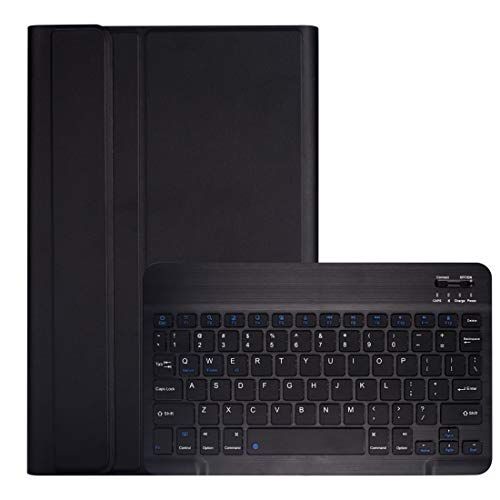 ZAORUN Toetsenbord DY510 Afneembare Plastic Bluetooth Toetsenbord Beschermhoes Compatibel voor Samsung Galaxy Tab A 10.1 (2019) T510 / T511, met houder (zwart)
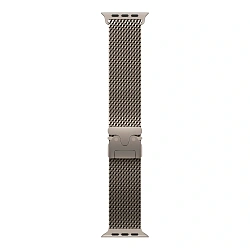 Браслет Apple Titanium Milanese Loop для Apple Watch 44 / 45 / 46 / 49mm титан Natural Titanium (M)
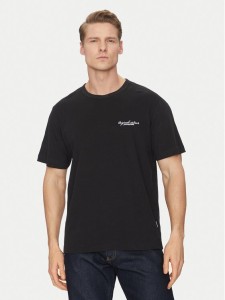 Jack & Jones T-Shirt Boston 12272968 Czarny Relaxed Fit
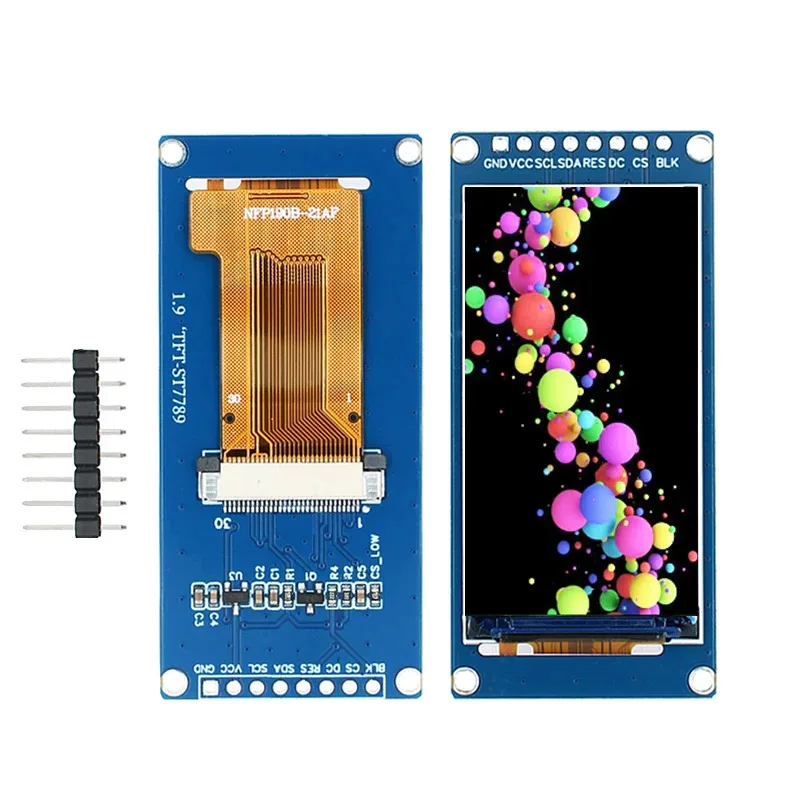 1,9 Zoll IPS Vollwinkel-TFT-Display LCD-Bildschirm Farbdisplaymodul SPI Serieller Port High-Definition 170x320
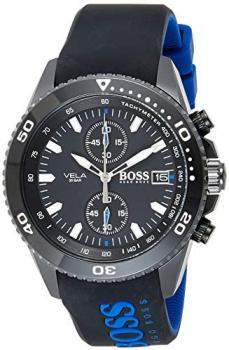 Hugo Boss Men&#39;s Chronograph Quartz Watch with Silicone Strap 1513776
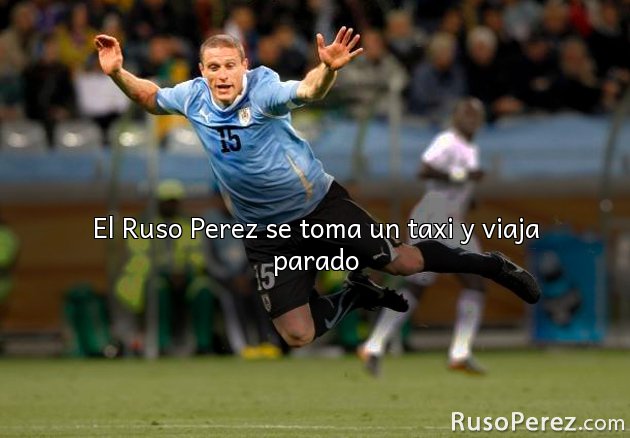 El Ruso Perez se toma un taxi y viaja parado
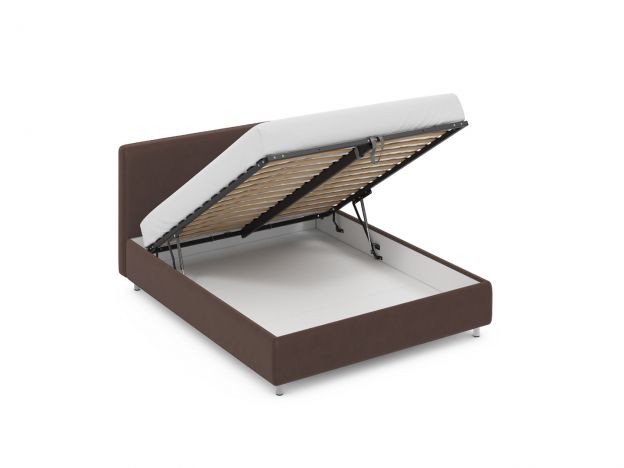 Кровать с подъемным механизмом MOON 1166 цвет коричневый (фото 320070)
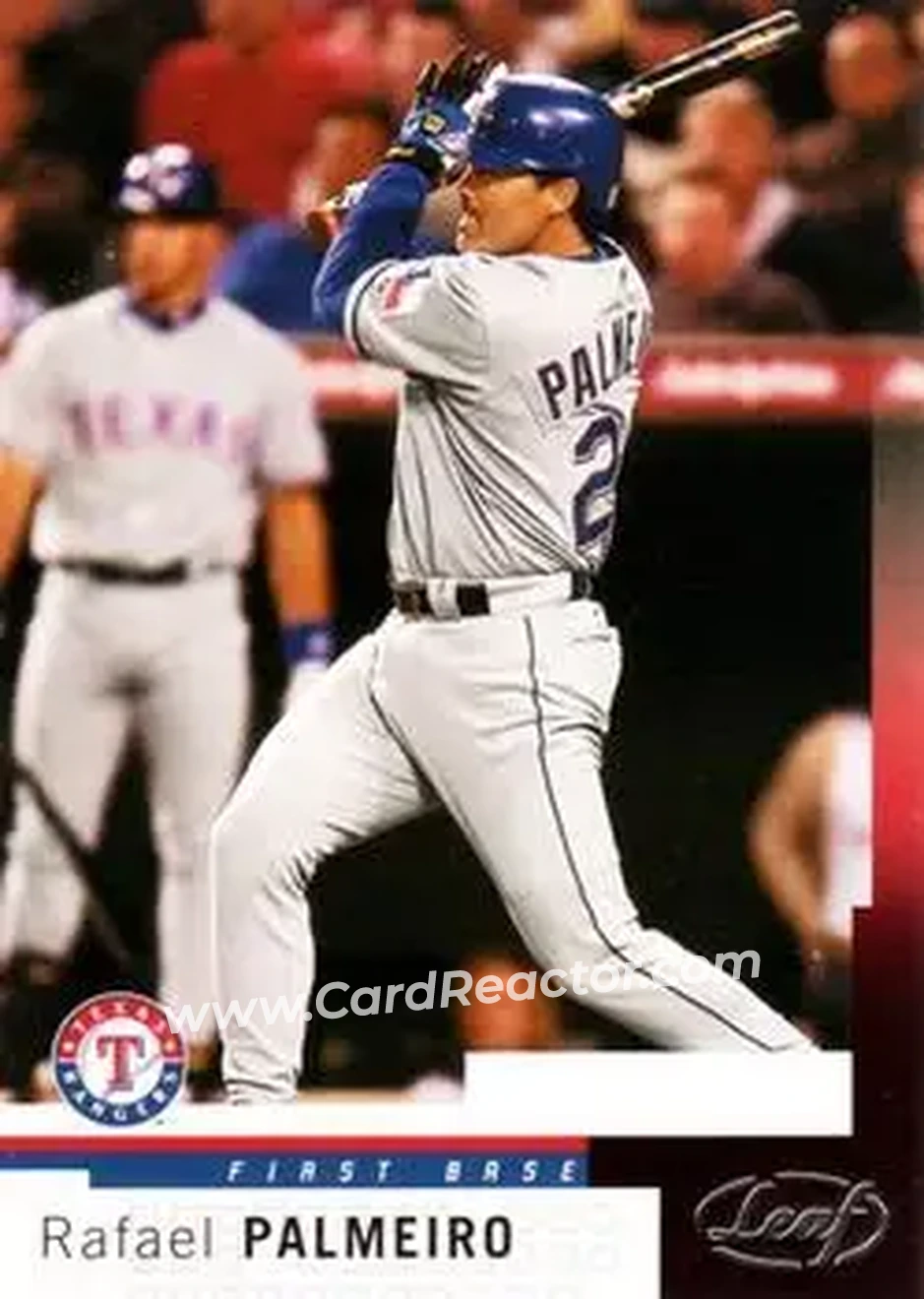 2004 Leaf #91 - Rafael Palmeiro - Texas Rangers - Front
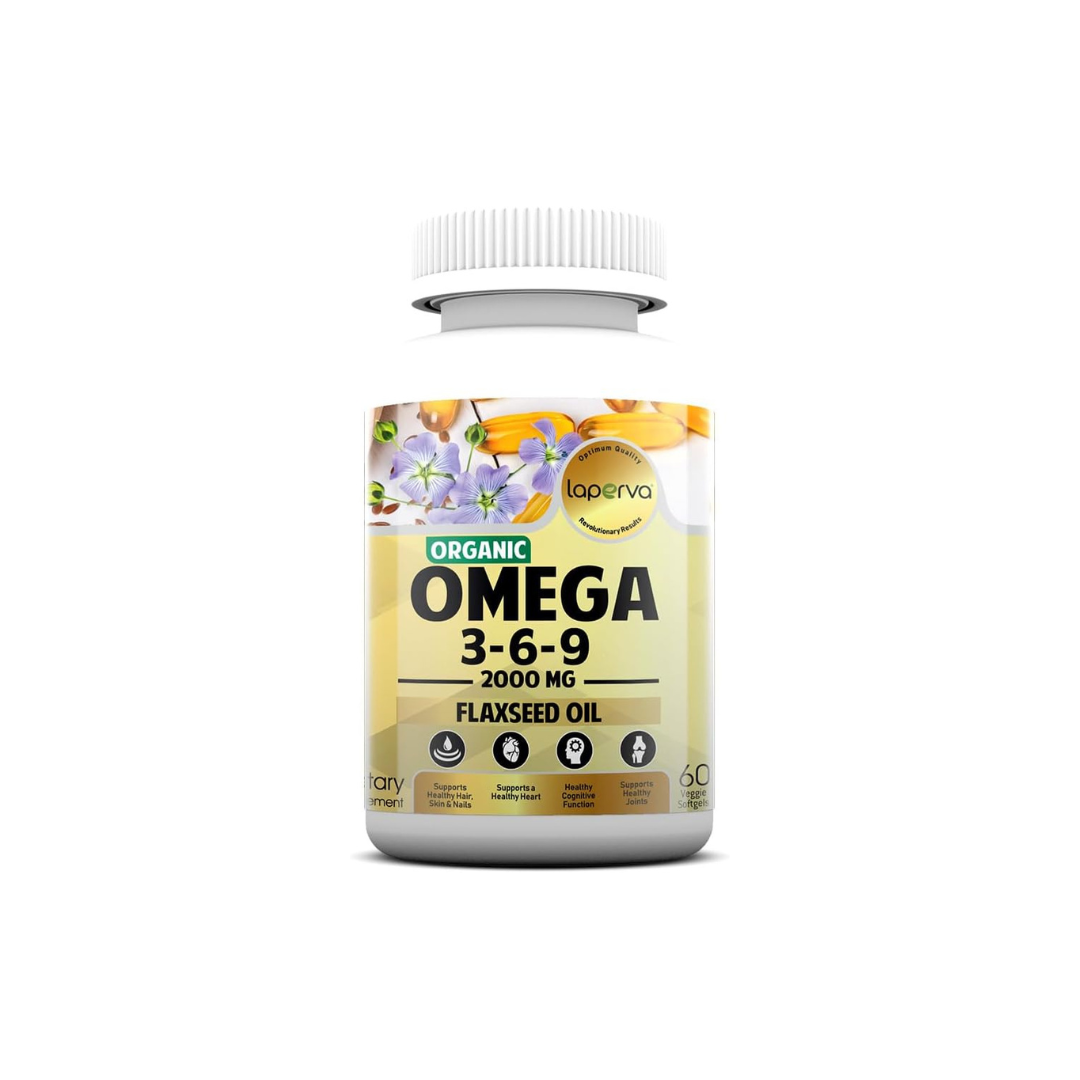 Laperva Organic Omega-3-6-9 60 Veggie Softgels 2000 mg
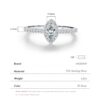 MODIAN Exquisite Luxury Marquise Cut CZ Ring 925 Sterling Silver Ring for Women Wedding Engagement Gift Fine Jewelry Accessories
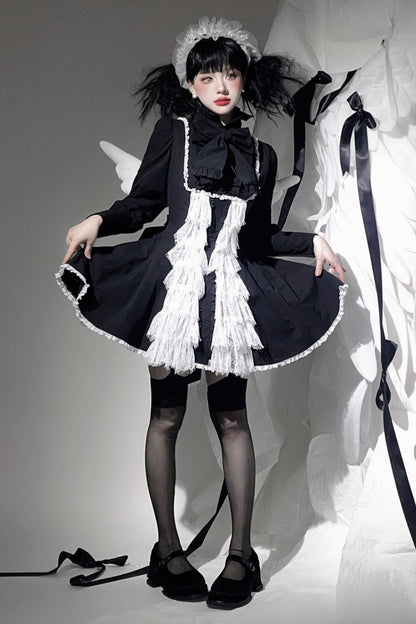 Little Angel Dark Gothic Lace Dress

Task item: Leaving the pictures out, output the material exactly as it appears.

Solution for this task:
 ZAORUN Toetsenbord DY510 Afneembare Plastic Bluetooth Toetsenbord Beschermhoes Compatibel voor Samsung Galaxy Tab A 10.1 (2019) T510 / T511, met houder (zwart)
 Браслет Apple Titanium Milanese Loop для Apple Watch 44 / 45 / 46 / 49mm титан Natural Titanium (M)
 Jack & Jones T-Shirt Boston 12272968 Czarny Relaxed Fit
 1,9 Zoll IPS Vollwinkel-TFT-Display LCD-Bildschirm Farbdisplaymodul SPI Serieller Port High-Definition 170x320
 Hugo Boss Men&#39;s Chronograph Quartz Watch with Silicone Strap 1513776
 El Ruso Perez se toma un taxi y viaja parado
 Кровать с подъемным механизмом MOON 1166 цвет коричневый (фото 320070)
 2004 Leaf #91 - Rafael Palmeiro - Texas Rangers - Front
 Laperva Organic Omega-3-6-9 60 Veggie Softgels 2000 mg
 MODIAN Exquisite Luxury Marquise Cut CZ Ring 925 Sterling Silver Ring for Women Wedding Engagement Gift Fine Jewelry Accessories
 Little Angel Dark Gothic Lace Dress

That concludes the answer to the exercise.